When the classical music cue was played, the experimenter was called out of the room to, supposedly, take a phone call - leaving the children alone in the room for 90 seconds and tempting them to take a peek at the mysterious toy making that sound. The children were explicitly asked not to peek. On returning, the experimenter also explicitly asked the children to tell the truth. Cameras rolled the whole time.

The results: The five-, six- and seven-year-olds who had been fibbed to were both more likely to cheat and then lie about having done so.

Be 'imitation-worthy'

"When parents lie, and children see parents lie, parents become the child's excuse to lie," parenting expert Scot Conway, Ph.D., J.D., told NaturalNews. "Children will see the example, and it will make an impression."
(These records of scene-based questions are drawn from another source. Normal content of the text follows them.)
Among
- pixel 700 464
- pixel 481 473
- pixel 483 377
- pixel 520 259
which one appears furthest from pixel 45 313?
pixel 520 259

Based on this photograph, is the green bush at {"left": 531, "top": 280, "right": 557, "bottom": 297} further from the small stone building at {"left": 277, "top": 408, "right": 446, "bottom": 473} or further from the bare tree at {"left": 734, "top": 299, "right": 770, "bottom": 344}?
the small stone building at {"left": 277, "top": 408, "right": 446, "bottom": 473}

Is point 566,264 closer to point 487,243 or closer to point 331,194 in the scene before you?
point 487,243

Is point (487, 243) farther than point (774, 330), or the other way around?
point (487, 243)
"The truth is, kids generally know right from wrong in their gut, but don't always listen to that 'little inner voice,'" writes Janet Lehman at Empowering Parents, a website offering parenting advice. "Conversations about right and wrong generally aren't going to solve the problem, but a problem-solving conversation can make a difference for that behavior now and in the future."

"No question that in my vast experience with children and families, parents who lie to their children (as well as to other people) raise kids who are more likely to lie and cheat as young adults," Dr. Fran Walfish, a leading child, teen, parent, and family psychotherapist in Beverly Hills, and author of "The Self-Aware Parent," told NaturalNews. She said a 10-year-old boy she tried to treat once was incapable of trusting adults because of repeated deception by his father.

Adds Lori Woodring, Ph.D., and author of "My Very Exciting, Sorta Scary, Big Move": "We know that all children lie - it is part of their development. We also know that children model their parents' behavior and that parents' install values in their children. If parents tell children not to lie but are telling 'white' lies or 'pro-social' lies themselves children observe this and get the implicit message that lying is really okay."

One answer for parents, she says, is to "be imitation-worthy."

Parents can check themselves daily, said child and parent behavior expert Dr. Sandy Gluckman.

"Buy yourself a journal or notebook. Each night before you switch the lights off, let yourself think about the behaviors your children saw when they watched you today," she said in an email to NaturalNews. "Did they see you reach out and engage with others openly, honestly and authentically? Or did they see you pretend to be real, pretend to be honest, disguise the truth or even lie about something?

"Write your honest and less honest behaviors in your journal (even if some make you cringe)," she continued. "If you recognize behaviors that you would like to change then consciously and determinedly watch out for these behaviors and start changing them."